━━ PAGE TEXT ━━

1 Cal. App. 5th 892
Cal. Ct. App.2016Background
- Defendant Rito Tejeda was charged with murder; assigned to Judge Thomas Goethals in December 2015 and the People filed a Code Civ. Proc. § 170.6 peremptory challenge the same day.
- The Orange County Superior Court denied the People’s § 170.6 motion after concluding the District Attorney’s office was engaging in an ongoing “blanket” campaign disqualifying Judge Goethals from murder cases, disrupting court operations.
- The record showed a dramatic change in practice: before early 2014 Goethals was rarely challenged by the People; thereafter he was challenged in almost every murder case assigned to him (dozens of disqualifications over ~18 months).
- The trial court took judicial notice of earlier rulings by Judge Goethals finding prosecutorial/Brady-related misconduct and disqualifying the DA’s office in a high-profile case, and found the blanket challenges were retaliatory and impaired the court’s ability to administer justice.
- The appellate panel majority concluded it was bound by California Supreme Court precedent in Solberg v. Superior Court and granted the People’s petition for a writ of mandate directing the trial court to vacate its denial and assign a new judge; the majority urged the Supreme Court to revisit Solberg.
- A dissent argued Solberg did not control, that substantial evidence supported the trial court’s separation‑of‑powers ruling, and that institutionalized blanket challenges by the executive branch can impermissibly impair judicial independence.
Issues
| Issue | Plaintiff's Argument | Defendant's Argument | Held |
|---|---|---|---|
| Whether a trial court may refuse to honor a timely, procedurally proper § 170.6 peremptory challenge because repetitive "blanket" use by the DA impairs the judiciary (separation of powers) | People: § 170.6 motion was timely and facially sufficient; Solberg requires honoring peremptory challenges and forbids inquiry into motive; writ relief is proper | Superior Ct.: DA’s sustained, retaliatory blanket challenges materially impaired court administration and judicial independence, so denial was proper to protect separation of powers | Majority: Solberg binds inferior courts; trial court exceeded authority by denying the § 170.6 motion on separation‑of‑powers grounds; grant writ and reassign judge; urged Supreme Court review |
| Standard and scope of review for denial of § 170.6 motions on separation‑of‑powers grounds | People: writ review is the exclusive remedy; appellate court reviews de novo whether Solberg precludes inquiry | Court/DA: trial court’s factual findings on motive/disruption supported by substantial evidence and reviewed for abuse of discretion | Majority: legal question whether Solberg precludes inquiry reviewed de novo; Solberg controls and forecloses such an as‑applied separation‑of‑powers defense |
| Whether Solberg’s separation‑of‑powers analysis is binding precedent or dicta and its applicability to extensive blanket challenges | People: Solberg is binding even if portions might be dicta; it anticipated blanket challenges and rejected separation‑of‑powers invalidation | Trial court/Dissent: Solberg is distinguishable (different facts, legislative vs. executive branch dynamics) and does not foreclose an as‑applied challenge when abuse is extreme | Majority: treated Solberg as binding precedent applicable here; declined to revisit its correctness but invited Supreme Court reconsideration |
| Whether courts may take evidence or conduct inquiry into institutional blanket challenge practices when abuse is alleged | People: Solberg discourages evidentiary inquiry and assumes abuses are an acceptable cost; courts must honor procedural sufficiency | Trial court/Dissent: where substantial evidence shows systemic, retaliatory abuse that disrupts court operations, judicial inquiry is warranted to protect separation of powers | Majority: Solberg precluded trial court’s evidentiary inquiry in this posture; appellate court granted relief despite criticizing Solberg and urging Supreme Court reexamination |
Key Cases Cited
- Solberg v. Superior Court, 19 Cal.3d 182 (Cal. 1977) (upheld § 170.6 against separation‑of‑powers challenge and rejected as‑applied invalidation for blanket challenges)

━━━

Copy from the case summary, word for word, the passage starting at "1 Cal. App." and ending at "the same day.". Rely only on the case summary when working with this material.

━━ RECORDS PROVIDED ━━

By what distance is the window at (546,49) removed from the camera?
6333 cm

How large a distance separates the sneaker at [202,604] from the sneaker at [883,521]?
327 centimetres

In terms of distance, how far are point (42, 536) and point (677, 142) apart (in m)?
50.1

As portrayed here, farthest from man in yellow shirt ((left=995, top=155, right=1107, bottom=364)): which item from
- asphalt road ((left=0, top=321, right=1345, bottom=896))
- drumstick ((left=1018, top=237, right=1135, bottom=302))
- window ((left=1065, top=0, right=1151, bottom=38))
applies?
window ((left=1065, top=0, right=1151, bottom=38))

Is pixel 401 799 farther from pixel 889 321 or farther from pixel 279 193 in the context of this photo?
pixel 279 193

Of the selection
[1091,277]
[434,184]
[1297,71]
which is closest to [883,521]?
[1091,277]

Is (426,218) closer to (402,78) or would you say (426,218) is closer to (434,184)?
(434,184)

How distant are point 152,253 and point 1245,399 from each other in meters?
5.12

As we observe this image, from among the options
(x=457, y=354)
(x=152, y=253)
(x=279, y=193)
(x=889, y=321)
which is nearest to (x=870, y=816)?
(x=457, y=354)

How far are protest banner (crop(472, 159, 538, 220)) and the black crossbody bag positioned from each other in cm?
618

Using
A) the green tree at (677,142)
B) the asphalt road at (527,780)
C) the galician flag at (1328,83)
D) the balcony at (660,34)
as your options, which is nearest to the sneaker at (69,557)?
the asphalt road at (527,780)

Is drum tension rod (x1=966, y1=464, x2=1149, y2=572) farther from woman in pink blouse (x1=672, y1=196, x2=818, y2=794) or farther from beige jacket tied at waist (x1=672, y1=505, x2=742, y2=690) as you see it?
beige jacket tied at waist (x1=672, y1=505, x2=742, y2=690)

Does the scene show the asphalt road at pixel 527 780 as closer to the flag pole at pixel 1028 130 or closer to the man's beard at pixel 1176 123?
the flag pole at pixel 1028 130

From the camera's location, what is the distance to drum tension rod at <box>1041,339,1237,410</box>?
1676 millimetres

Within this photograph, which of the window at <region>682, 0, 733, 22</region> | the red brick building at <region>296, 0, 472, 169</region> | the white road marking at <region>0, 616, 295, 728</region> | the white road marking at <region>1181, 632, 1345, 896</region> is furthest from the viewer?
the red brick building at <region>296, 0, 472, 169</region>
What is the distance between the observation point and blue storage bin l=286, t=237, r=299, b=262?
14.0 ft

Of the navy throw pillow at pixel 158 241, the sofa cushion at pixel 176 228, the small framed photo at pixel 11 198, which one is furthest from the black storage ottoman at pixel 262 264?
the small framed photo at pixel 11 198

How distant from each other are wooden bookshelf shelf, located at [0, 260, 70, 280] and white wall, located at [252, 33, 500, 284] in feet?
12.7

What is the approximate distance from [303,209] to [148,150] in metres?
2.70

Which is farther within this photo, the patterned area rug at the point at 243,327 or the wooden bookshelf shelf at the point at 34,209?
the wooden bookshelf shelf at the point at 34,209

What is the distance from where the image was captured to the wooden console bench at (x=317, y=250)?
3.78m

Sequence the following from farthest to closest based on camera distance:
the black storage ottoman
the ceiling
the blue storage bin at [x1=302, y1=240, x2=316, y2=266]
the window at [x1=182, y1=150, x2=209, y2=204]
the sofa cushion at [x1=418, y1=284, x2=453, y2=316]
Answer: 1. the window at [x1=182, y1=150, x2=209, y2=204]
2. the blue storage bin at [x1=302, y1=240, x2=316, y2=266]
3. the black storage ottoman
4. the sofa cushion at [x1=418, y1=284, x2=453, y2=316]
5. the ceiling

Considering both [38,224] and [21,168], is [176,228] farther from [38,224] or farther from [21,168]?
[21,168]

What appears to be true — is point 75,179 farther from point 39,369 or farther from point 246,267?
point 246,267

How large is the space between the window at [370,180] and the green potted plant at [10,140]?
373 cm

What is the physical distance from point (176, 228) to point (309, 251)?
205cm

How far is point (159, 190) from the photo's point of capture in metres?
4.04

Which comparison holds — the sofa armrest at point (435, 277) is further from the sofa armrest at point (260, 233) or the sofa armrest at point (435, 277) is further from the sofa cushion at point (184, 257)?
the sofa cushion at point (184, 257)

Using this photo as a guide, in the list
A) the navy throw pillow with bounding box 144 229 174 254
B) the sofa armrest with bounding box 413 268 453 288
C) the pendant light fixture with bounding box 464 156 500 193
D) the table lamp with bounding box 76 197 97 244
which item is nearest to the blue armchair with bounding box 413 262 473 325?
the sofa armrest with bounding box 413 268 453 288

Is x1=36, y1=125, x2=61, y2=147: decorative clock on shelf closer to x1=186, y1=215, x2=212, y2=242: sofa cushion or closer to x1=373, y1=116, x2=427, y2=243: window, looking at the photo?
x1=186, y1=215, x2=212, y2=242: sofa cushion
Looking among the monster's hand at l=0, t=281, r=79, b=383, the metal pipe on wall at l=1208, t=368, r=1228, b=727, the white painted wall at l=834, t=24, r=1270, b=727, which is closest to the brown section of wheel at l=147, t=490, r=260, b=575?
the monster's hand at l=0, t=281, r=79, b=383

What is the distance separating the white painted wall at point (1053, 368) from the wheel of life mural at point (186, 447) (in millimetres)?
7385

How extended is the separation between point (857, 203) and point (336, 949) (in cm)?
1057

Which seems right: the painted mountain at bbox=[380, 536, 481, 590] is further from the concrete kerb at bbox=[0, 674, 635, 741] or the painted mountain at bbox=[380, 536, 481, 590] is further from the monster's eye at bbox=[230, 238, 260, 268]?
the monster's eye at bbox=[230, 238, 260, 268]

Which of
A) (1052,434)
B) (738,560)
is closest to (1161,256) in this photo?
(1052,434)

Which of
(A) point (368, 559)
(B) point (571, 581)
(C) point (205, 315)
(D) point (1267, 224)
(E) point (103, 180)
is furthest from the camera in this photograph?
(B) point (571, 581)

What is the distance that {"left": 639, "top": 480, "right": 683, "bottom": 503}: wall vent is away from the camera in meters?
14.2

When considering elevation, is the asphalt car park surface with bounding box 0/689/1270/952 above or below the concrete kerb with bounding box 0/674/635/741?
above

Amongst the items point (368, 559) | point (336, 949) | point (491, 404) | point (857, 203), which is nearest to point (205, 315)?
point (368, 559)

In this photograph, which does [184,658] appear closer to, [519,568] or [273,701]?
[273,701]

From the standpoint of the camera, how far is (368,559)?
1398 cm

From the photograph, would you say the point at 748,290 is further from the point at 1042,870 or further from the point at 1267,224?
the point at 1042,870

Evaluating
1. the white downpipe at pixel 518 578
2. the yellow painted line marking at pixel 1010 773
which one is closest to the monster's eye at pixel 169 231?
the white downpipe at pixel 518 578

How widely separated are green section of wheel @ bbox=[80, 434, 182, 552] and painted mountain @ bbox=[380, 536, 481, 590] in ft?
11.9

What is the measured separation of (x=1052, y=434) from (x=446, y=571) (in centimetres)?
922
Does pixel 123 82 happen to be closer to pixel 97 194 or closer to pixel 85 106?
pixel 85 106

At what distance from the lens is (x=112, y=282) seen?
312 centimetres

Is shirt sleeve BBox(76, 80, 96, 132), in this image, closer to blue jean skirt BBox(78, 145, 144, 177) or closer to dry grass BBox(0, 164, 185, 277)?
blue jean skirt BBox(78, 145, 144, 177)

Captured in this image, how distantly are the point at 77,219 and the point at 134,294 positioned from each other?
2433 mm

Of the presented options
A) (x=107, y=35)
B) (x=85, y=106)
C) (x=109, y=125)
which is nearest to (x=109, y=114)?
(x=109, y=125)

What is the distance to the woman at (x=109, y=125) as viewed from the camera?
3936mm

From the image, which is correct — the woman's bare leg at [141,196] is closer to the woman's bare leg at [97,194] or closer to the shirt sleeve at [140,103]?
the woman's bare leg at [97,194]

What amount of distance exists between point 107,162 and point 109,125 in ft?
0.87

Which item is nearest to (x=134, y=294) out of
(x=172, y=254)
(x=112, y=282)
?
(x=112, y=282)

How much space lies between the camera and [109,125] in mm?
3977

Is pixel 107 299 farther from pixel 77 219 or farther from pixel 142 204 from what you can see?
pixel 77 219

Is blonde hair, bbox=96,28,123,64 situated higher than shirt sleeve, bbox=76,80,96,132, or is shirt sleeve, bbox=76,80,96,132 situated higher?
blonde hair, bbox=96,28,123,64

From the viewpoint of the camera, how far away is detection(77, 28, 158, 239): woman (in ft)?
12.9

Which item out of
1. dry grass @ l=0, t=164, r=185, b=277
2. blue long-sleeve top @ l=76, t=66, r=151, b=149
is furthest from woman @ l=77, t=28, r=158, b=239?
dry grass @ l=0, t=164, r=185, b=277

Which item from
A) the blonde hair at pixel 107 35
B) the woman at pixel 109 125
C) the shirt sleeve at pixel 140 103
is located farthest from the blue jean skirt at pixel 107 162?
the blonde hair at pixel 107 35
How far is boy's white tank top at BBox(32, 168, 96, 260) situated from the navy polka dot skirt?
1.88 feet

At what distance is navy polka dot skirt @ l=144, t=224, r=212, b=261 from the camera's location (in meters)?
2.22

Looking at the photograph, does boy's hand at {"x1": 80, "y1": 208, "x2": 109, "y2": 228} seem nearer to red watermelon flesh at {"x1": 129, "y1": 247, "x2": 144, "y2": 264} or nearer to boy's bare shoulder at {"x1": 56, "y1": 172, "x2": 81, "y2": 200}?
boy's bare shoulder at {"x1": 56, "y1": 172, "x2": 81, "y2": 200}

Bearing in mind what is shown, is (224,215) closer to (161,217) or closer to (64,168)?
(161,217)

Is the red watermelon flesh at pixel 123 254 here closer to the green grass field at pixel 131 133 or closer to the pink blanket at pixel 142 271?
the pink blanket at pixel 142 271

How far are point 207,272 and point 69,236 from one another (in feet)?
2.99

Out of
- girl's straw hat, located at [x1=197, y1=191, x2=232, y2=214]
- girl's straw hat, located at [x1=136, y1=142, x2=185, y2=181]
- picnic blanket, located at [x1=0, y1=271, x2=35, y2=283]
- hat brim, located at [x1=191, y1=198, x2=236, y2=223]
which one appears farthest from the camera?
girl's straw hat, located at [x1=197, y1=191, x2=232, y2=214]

━━━

● RESULT FOR THIS TASK:
1 Cal. App. 5th 892
Cal. Ct. App.2016Background
- Defendant Rito Tejeda was charged with murder; assigned to Judge Thomas Goethals in December 2015 and the People filed a Code Civ. Proc. § 170.6 peremptory challenge the same day.